Debbie Africa Becomes First Of The MOVE 9 To Be Freed From Prison 40 Years After Cop Shootout
Debbie Sims Africa reunited with her son who she was forced to leave behind when he was just one week old.
June 18, 2018 at 10:14 pm
Debbie Sims Africa was granted parole and released from prison on Saturday, June 16, after serving nearly 40 years of what she and fellow MOVE members call an "unjust" sentence. MOVE was a radical Philadelphia-based Black Power organization that advocated against police brutality and championed environmental justice. John Africa established it in 1972, and the controversial group remains active today.
On August 8, 1978, police swarmed MOVE headquarters in Powelton Village.
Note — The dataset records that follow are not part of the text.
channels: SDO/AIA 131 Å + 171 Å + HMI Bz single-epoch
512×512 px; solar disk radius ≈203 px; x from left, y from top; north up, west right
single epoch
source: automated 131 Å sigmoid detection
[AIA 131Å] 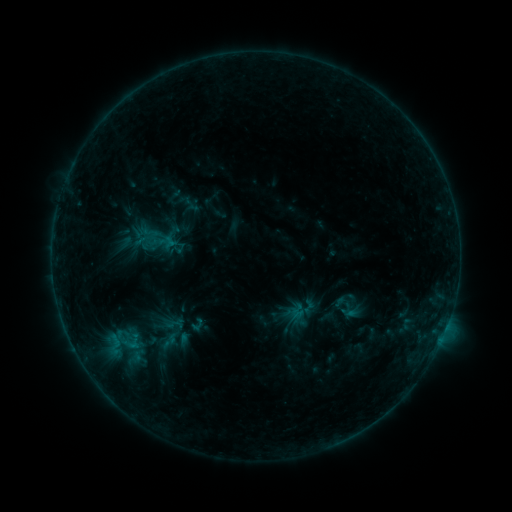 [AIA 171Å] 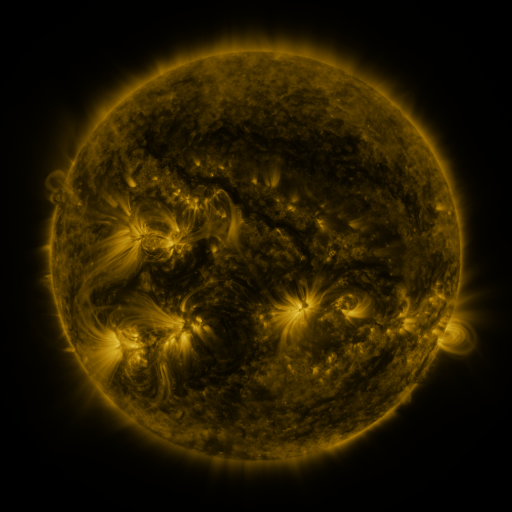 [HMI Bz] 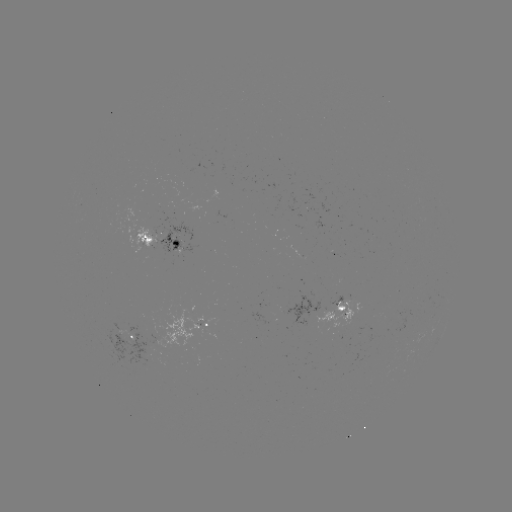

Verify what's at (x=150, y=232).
sigmoid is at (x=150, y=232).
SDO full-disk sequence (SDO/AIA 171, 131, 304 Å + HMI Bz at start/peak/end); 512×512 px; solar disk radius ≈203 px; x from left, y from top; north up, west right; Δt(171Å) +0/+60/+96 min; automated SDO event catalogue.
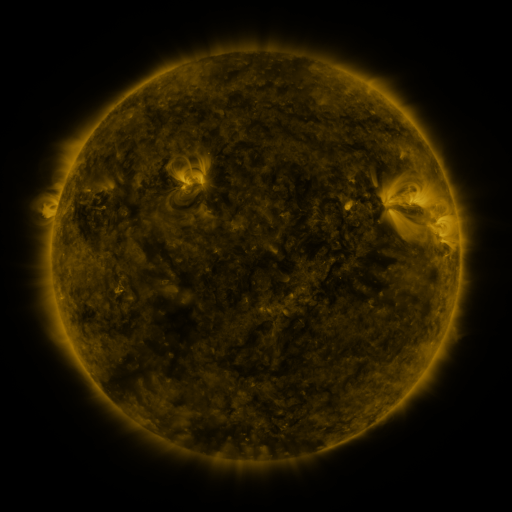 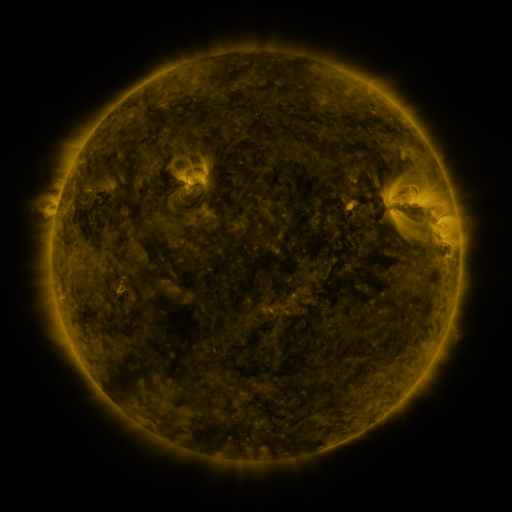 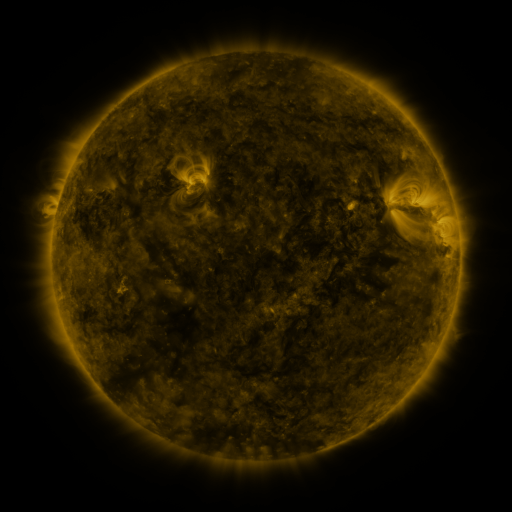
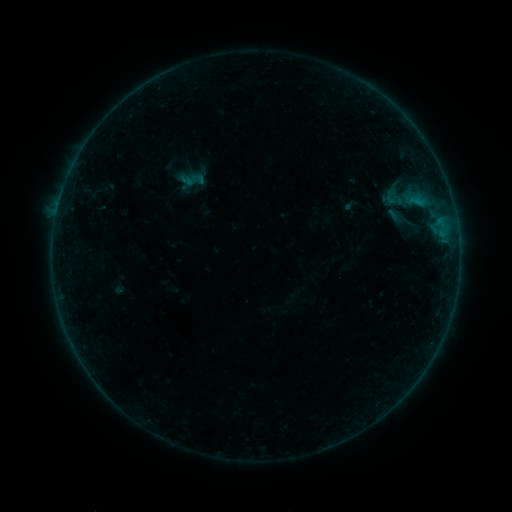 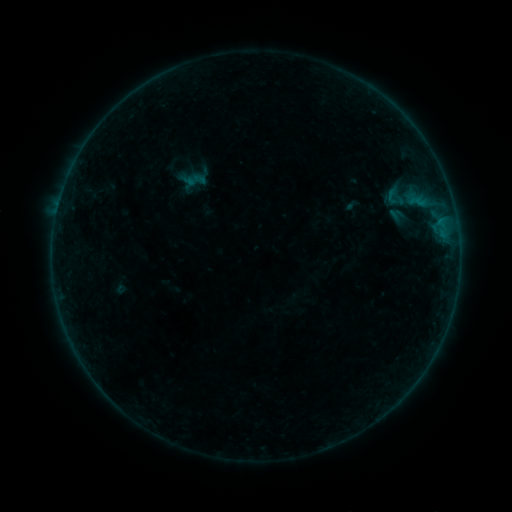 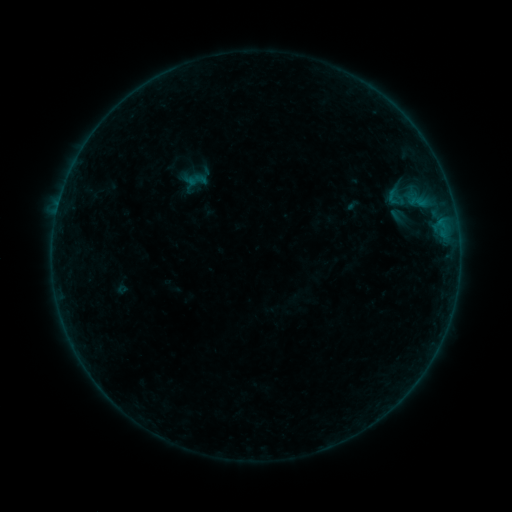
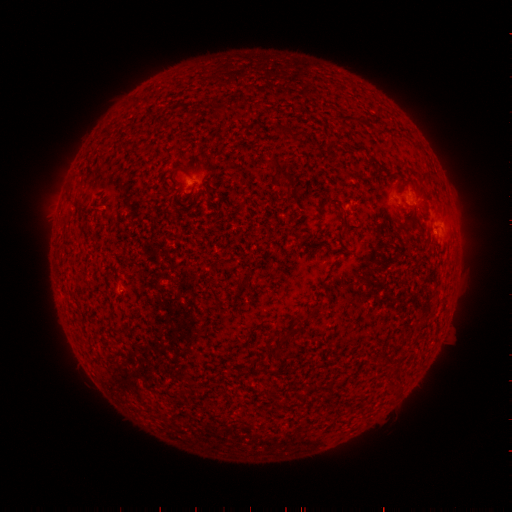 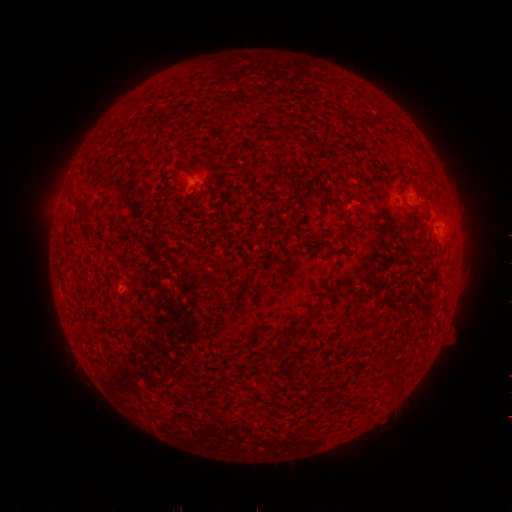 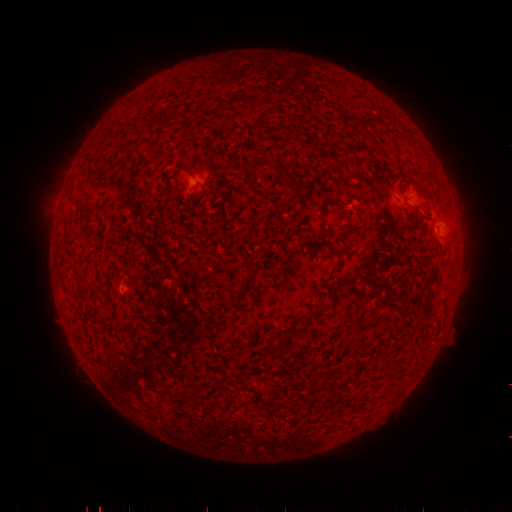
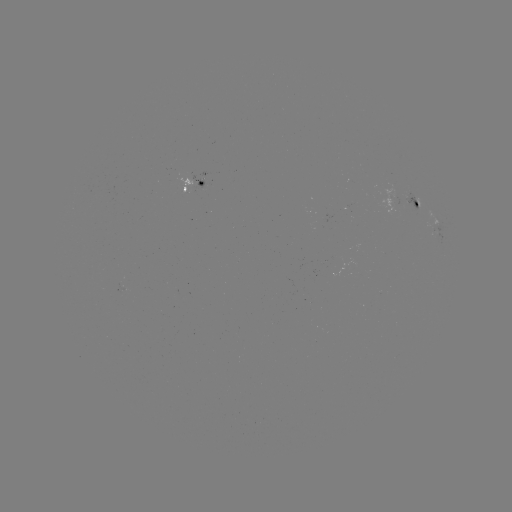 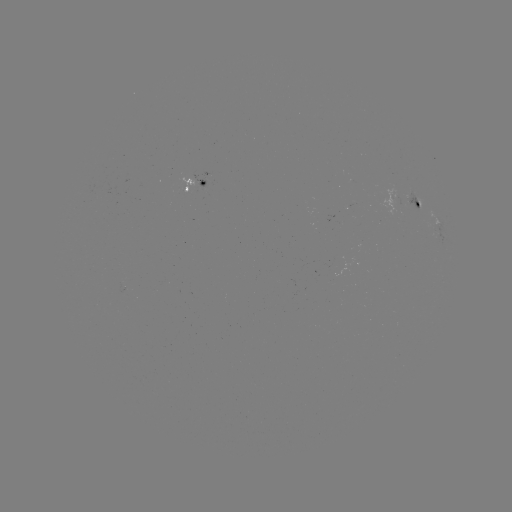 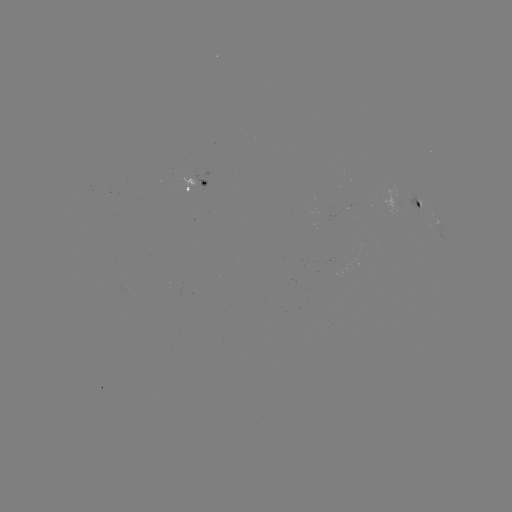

The encounter led to a standoff and deadly shooting which left officer James Ramp dead, but it was unclear who shot him. MOVE members and nine black people who were present at the time were charged, convicted and sentenced to 30-100 years in state prison. The arrested members said another officer caused the officer's death, but the culprit remains unknown.
Seven years after the shooting, remaining MOVE members would become the victims of one of the most heinous crimes executed by police officers in recent U.S. history. On May 13, 1985, a police helicopter dropped two bombs over the compound where the some of the activists were known to reside, killing 11 people.
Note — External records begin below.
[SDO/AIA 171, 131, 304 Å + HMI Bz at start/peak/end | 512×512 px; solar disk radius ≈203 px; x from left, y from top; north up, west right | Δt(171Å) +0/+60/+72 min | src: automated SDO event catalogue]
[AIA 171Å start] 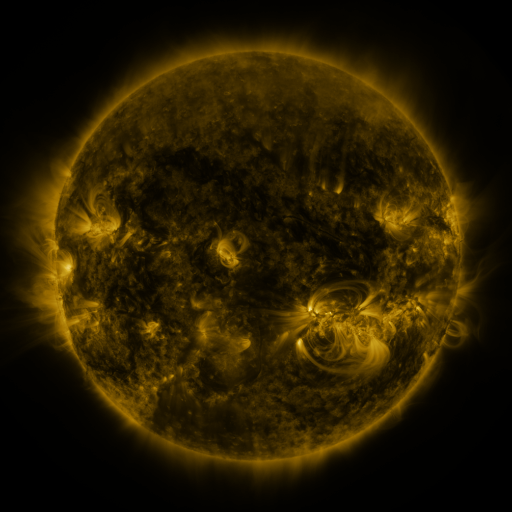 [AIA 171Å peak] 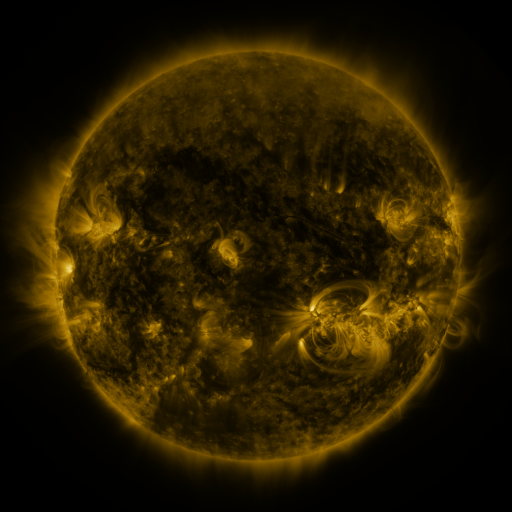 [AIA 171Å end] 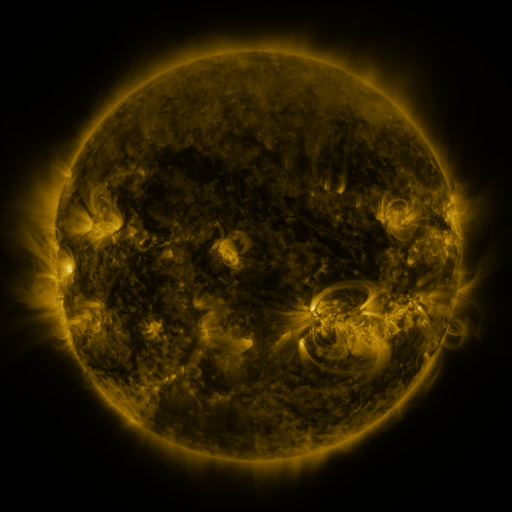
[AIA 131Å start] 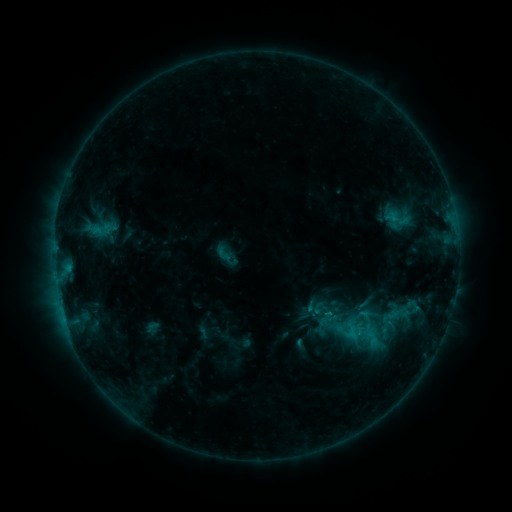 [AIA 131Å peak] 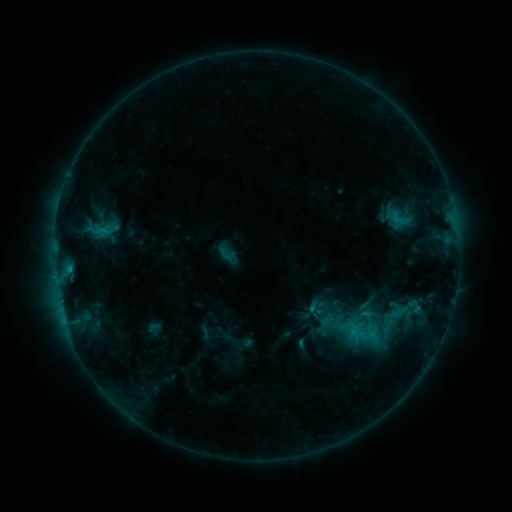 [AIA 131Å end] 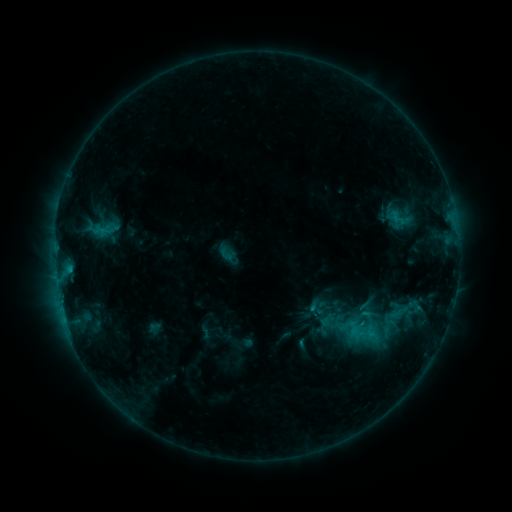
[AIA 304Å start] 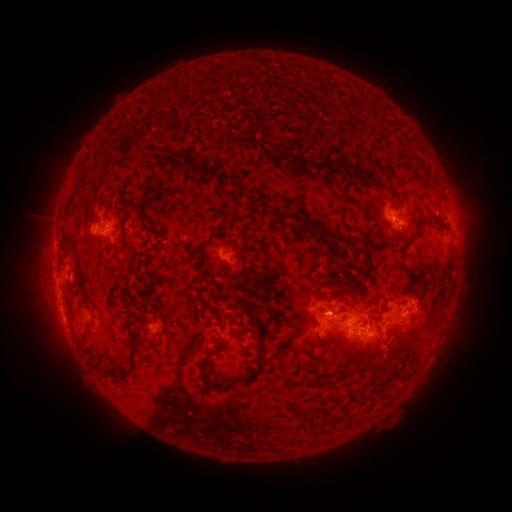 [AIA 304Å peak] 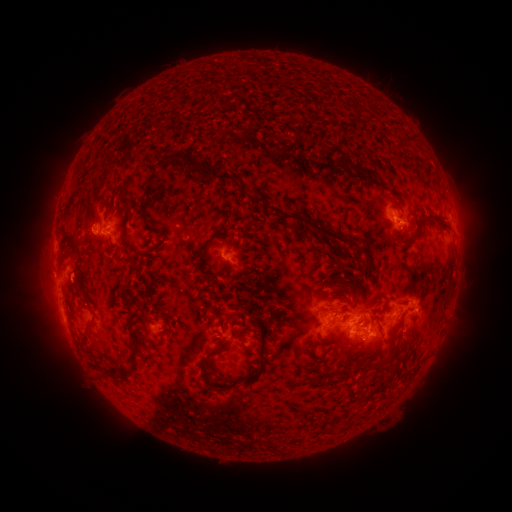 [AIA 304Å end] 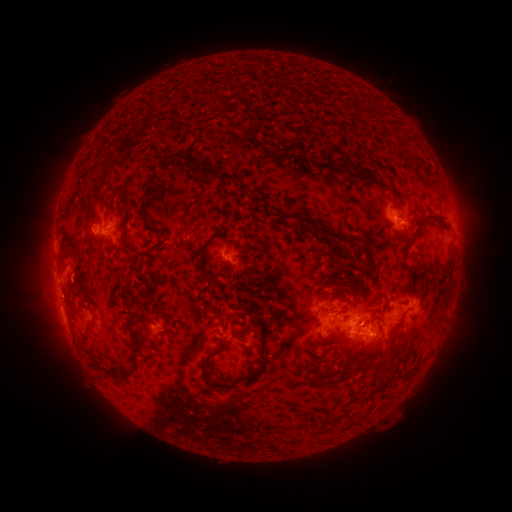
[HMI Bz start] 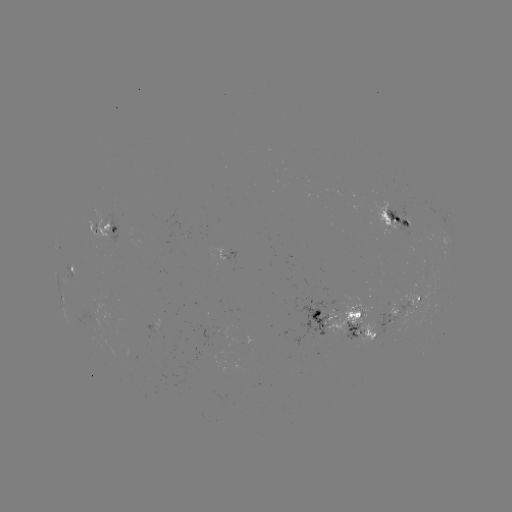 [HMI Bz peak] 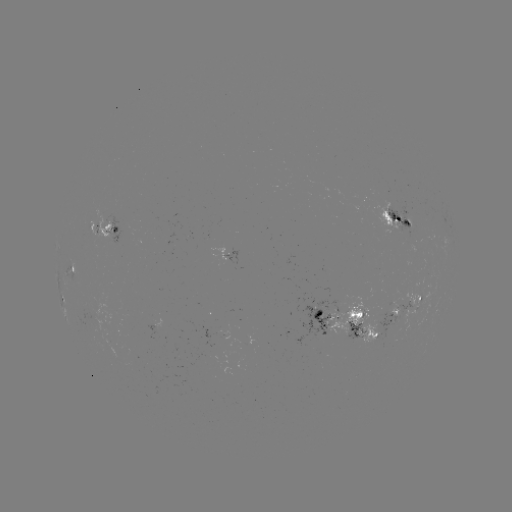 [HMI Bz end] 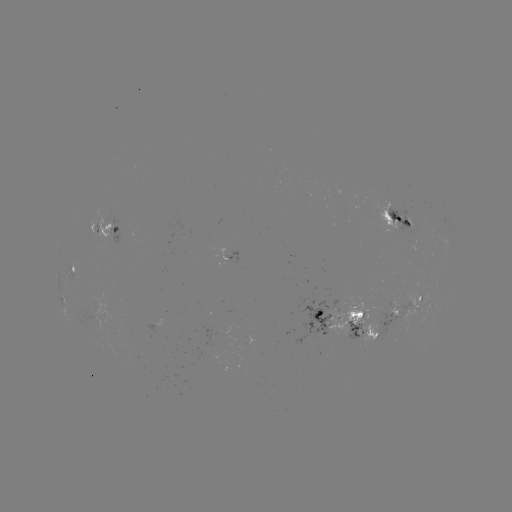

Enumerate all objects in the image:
emerging-flux region: (406, 220)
Sims Africa, 61, was only 22-years-old at the time of her imprisonment. She gave birth to her son one month later. Released from Pennsylvania's Cambridge Springs prison, the activist was reunited with her son, Michael Davis Africa Jr., for the first time outside of prison walls, reported philly.com.
“Today I had breakfast with my mother for the first time,” Davis Africa told The Guardian. “There’s so much we haven’t done together.”
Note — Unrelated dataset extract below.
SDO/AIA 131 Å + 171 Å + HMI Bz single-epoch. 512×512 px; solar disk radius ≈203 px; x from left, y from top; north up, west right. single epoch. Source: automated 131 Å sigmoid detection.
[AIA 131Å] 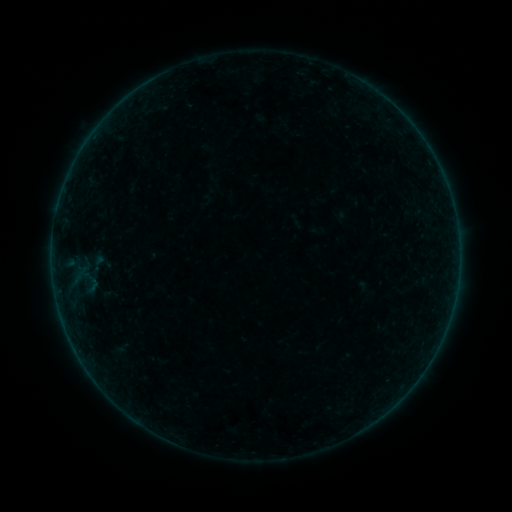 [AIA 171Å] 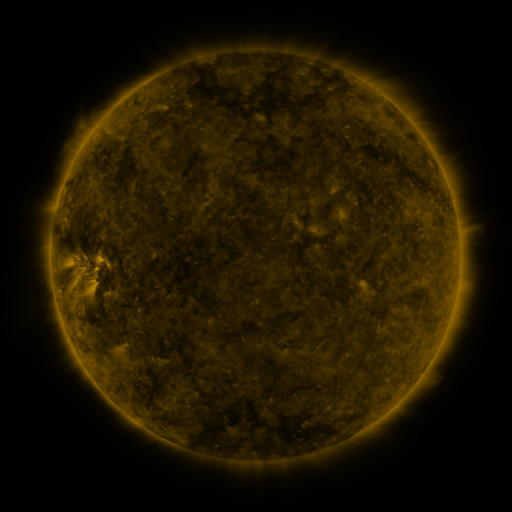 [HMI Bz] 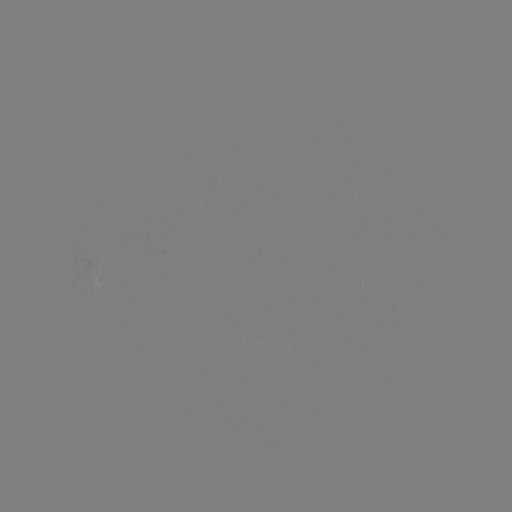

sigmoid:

Sims Africa leaves her husband, Michael Davis Africa Sr., behind bars, as well as six other MOVE 9 members. Two of the members died in prison. She said, “I was torn up inside because, of course, I want to come home, but I want them to come with me. I was in shock when it didn’t happen that way.”
This case is a glimpse into the shady practices of America's justice system. Janine Phillips Africa and Janet Hollaway Africa, two remaining women of the MOVE 9, were both denied parole this year and won't be able to try again until May 2019.